Ya los nazis habían hecho lo mismo. Sobre la superchería de un supuesto “antisemitismo científico” y la tergiversación de cuantas ideas encontraban a su paso torcidas hacia sus propósitos –por ejemplo el “superhombre” nitzscheano- construyeron un cuerpo ideológico racional y lógico que llevó a la muerte, además de a seis millones de judíos, a varias decenas de millones de europeos.
Fue un razonamiento racional el que decía que lo que no sirve hay que extirparlo; decían que de este modo procedía la naturaleza, que no hacía reparos en juicios morales.
Fue un razonamiento racional el que determinaba que una sociedad sería perfecta si sus individuos fueran perfectos; que los arios eran perfectos mientras que los no-arios eran dañinos.
Fue un razonamiento racional el que trasladó el concepto lingüísto de “ario” a la esfera biológica. Se construyeron así, con un razonamiento racional, mapas y cartas en donde se alertada a la población acerca de las características físicas de los máximos exponentes de la malformación de lo humano perfecto: los judíos.
Fue un razonamiento racional el que decidió industrializar la muerte. Después de matar de a uno a un millón y medio de judíos al principio de la invasión de la zona rusa en junio del 41, evaluaron que el método no era racional: una bala-una persona era antieconómico y además los transtornos que sufrían los pobres miembros de los Einzatsgruppen que tenían que matar artesanalmente llenaban los escritorios de los jerarcas con cartas de protesta de sus familiares. Con un razonamiento racional inventaron las fábricas de la muerte así como los métodos para deshacerse de los cadáveres y de utilizarlos, racionalmente, hasta sus últimas consecuencias.
La shoá es el exponente máximo de la aplicación de la fría racionalidad sobre lo humano y la pretensión de construir la sociedad perfecta. Su apotegma más acabado es “el fin justifica los medios”.

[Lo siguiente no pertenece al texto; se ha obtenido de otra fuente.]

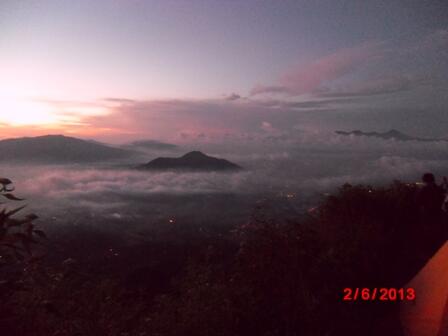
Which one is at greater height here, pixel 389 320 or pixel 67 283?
pixel 67 283

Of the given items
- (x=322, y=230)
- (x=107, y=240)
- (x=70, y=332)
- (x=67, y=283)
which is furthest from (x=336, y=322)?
(x=107, y=240)

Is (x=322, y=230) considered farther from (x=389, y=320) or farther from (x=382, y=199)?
(x=389, y=320)

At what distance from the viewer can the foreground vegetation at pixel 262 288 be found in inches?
302

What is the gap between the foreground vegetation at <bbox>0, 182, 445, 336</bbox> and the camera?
7.68m

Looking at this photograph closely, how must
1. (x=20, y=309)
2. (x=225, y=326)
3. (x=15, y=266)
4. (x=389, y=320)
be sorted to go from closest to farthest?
(x=15, y=266) → (x=20, y=309) → (x=225, y=326) → (x=389, y=320)

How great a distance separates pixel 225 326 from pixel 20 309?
381 cm

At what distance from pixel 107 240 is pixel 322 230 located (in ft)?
351

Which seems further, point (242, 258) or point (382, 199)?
point (382, 199)

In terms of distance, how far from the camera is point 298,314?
780cm

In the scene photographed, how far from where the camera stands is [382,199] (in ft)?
41.0

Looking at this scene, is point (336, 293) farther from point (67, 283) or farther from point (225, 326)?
point (67, 283)

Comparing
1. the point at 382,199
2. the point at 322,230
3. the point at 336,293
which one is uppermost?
the point at 382,199

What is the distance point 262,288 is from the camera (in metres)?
8.86

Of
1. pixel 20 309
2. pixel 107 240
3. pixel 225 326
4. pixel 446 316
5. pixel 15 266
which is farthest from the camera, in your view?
pixel 107 240
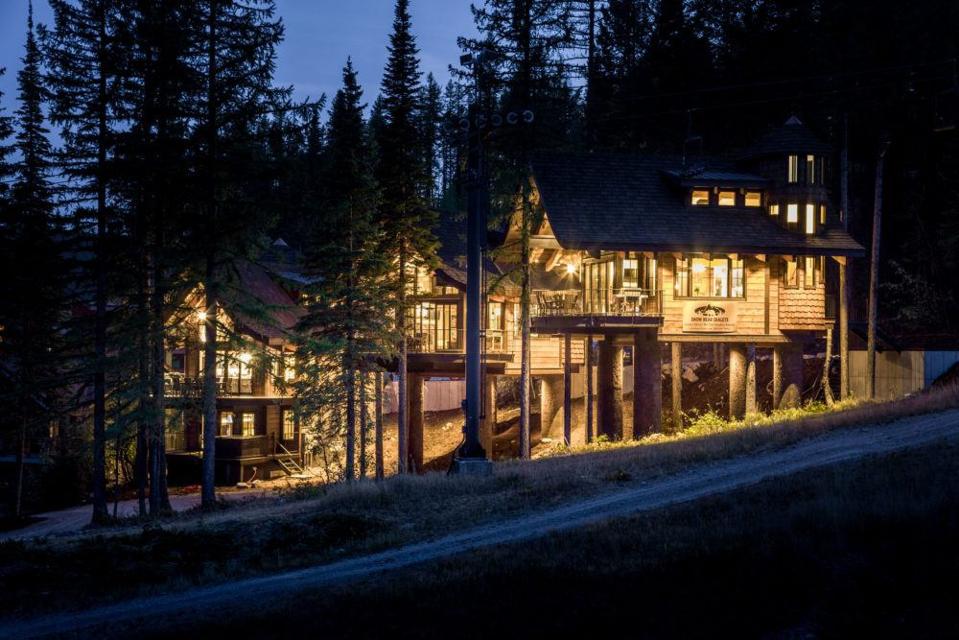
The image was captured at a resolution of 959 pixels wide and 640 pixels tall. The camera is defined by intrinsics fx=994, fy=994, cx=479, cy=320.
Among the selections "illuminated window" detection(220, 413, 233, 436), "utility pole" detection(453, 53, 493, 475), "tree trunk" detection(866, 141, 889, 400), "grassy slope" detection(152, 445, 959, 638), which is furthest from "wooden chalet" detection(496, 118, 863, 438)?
"grassy slope" detection(152, 445, 959, 638)

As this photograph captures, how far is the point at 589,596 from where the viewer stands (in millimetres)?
12203

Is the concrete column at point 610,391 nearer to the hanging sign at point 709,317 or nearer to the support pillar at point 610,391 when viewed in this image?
the support pillar at point 610,391

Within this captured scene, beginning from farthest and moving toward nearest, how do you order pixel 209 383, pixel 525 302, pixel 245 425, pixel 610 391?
1. pixel 245 425
2. pixel 610 391
3. pixel 525 302
4. pixel 209 383

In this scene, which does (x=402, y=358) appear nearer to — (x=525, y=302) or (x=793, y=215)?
(x=525, y=302)

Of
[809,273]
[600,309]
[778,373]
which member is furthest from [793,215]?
[600,309]

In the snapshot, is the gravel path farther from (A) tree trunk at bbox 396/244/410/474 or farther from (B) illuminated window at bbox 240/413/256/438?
(B) illuminated window at bbox 240/413/256/438

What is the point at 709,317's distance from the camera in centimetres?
3900

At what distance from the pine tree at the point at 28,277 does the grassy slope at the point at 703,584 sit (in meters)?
29.7

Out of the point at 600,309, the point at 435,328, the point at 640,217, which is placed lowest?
the point at 435,328

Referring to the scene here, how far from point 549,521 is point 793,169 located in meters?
26.5

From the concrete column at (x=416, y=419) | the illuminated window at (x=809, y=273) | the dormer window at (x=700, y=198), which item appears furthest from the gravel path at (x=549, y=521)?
the concrete column at (x=416, y=419)

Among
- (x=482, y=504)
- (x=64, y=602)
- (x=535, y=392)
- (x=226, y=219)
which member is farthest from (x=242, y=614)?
(x=535, y=392)

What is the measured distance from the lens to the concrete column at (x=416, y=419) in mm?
45312

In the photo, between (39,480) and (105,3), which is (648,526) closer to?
(105,3)
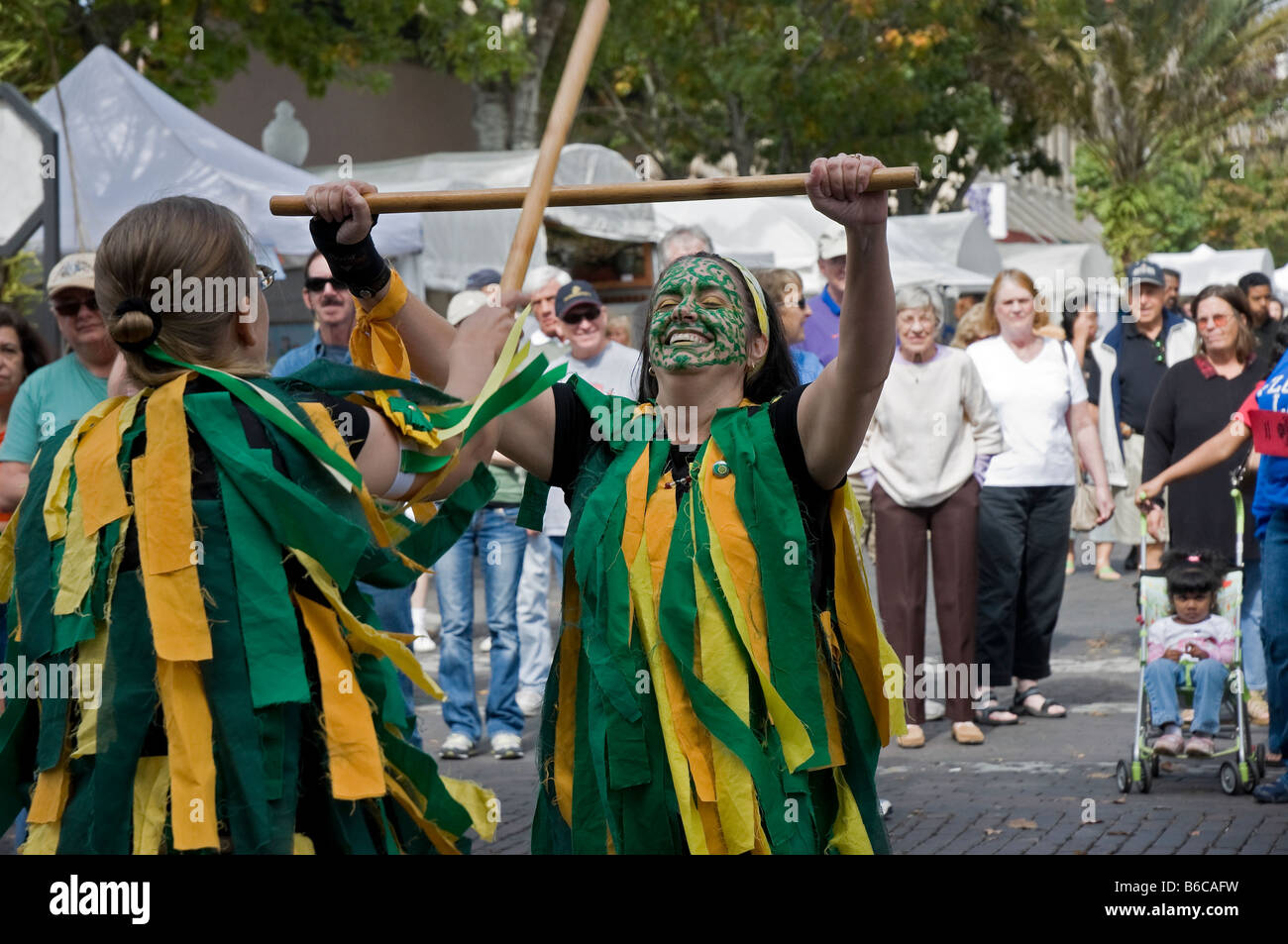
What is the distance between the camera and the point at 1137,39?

En el sueño comunista de la Unión Soviética pasó algo parecido. La no consideración de lo humano –envidias, ansias de poder, corruptibilidad, inseguridades, religión, etc.-, la suposición de que la razón impera por sobre todo, llevó a un sistema de injusticia y arbitrariedad que contradecía, en su esencia, la misma razón de su existencia. La traición de los soviéticos al sueño comunista tiene que ver con su estricta sujeción a una supuesta racionalidad, a la expectativa de que el motor de la razón era el más poderoso y todos se someterían con agrado a él. Otra vez la sociedad perfecta frente a la imperfección del hombre.
Los argumentos de Daniel Baremboim son racionales. Lo que Daniel Baremboim olvida o no toma en debida consideración, es que los asistentes de sus conciertos son personas, no evaluadores objetivos de bellas construcciones armónicas, que la música se recibe por distintos receptores: oídos, piel, memoria. Algunos de ellos no pueden más que hervir de indignación cuando son expuestos a revivir el horror de ese modo tan primario gracias al poder evocador de la música.
Como han dicho otros ya: mientras haya un sobreviviente de la shoá vivo, dado que no podemos ahorrarle ningún recuerdo, ninguna humillación, ninguno de sus familiares perdidos, ahorrémosle al menos el intenso dolor de la evocación.